Extract:
•••

We have a problem with our gearbox/clutch on our 1GM10. When setting off, usually from cold, there's very little drive getting to the prop either in forward or astern. After a few minutes there's (sometimes) a clunk and she's up to full power. Having read some posts of similar problems, I'm going to check and change the gearbox oil. Other than this, does anyone else have any solutions from similar experience? I can imagine it probably is something to do with the clutch, but are these cone clutches actually in the oil?

Thanks as always for any advice.
Jon
 
Certainly changing the gearbox oil is worth a shot, as is checking the adjustment of the operating arm at the gearbox end and trying to manually engage and disengage it to see if it is dropping into immediate correct engagement only once underway or when the oil is warm.

•••

Task instructions:
(a) For each statement about the gearbox post, answer yes or no and quote the words of the post that decide it. (i) The lack of drive usually happens when setting off from cold. (ii) The weak drive affects forward gear only. (iii) The reply advises against changing the gearbox oil.
(b) Turn the paragraph of the gearbox post that begins "We have a problem with our gearbox/clutch" into a short list that keeps its main facts.
(c) Output everything in the gearbox post from "Thanks as always" down to "oil is warm.", word for word.
The entries have nothing to do with the gearbox post.

Spatial relationship data:
•••

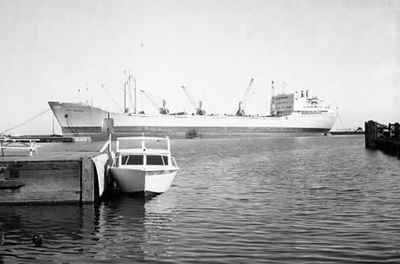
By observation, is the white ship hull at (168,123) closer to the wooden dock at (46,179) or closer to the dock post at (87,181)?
the wooden dock at (46,179)

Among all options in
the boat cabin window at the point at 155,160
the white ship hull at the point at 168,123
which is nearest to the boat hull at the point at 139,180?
the boat cabin window at the point at 155,160

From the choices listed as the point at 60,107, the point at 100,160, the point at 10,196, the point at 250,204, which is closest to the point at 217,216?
the point at 250,204

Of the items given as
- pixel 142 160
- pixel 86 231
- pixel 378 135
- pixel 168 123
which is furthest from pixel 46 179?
pixel 168 123

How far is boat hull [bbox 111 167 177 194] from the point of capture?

•••

Responses by task:
(a)
(i) Yes: "When setting off, usually from cold, there's very little drive getting to the prop"
(ii) No: "either in forward or astern"
(iii) No: "Certainly changing the gearbox oil is worth a shot"

(b)
- The gearbox/clutch on the writer's 1GM10 has a problem.
- When setting off, usually from cold, very little drive reaches the prop in forward or astern.
- After a few minutes there is sometimes a clunk, and full power returns.
- After reading posts about similar problems, the writer plans to check and change the gearbox oil.
- The writer asks whether others have solutions from similar experience.
- The writer suspects the clutch and asks whether the cone clutches are actually in the oil.

(c)
Thanks as always for any advice.
Jon
 
Certainly changing the gearbox oil is worth a shot, as is checking the adjustment of the operating arm at the gearbox end and trying to manually engage and disengage it to see if it is dropping into immediate correct engagement only once underway or when the oil is warm.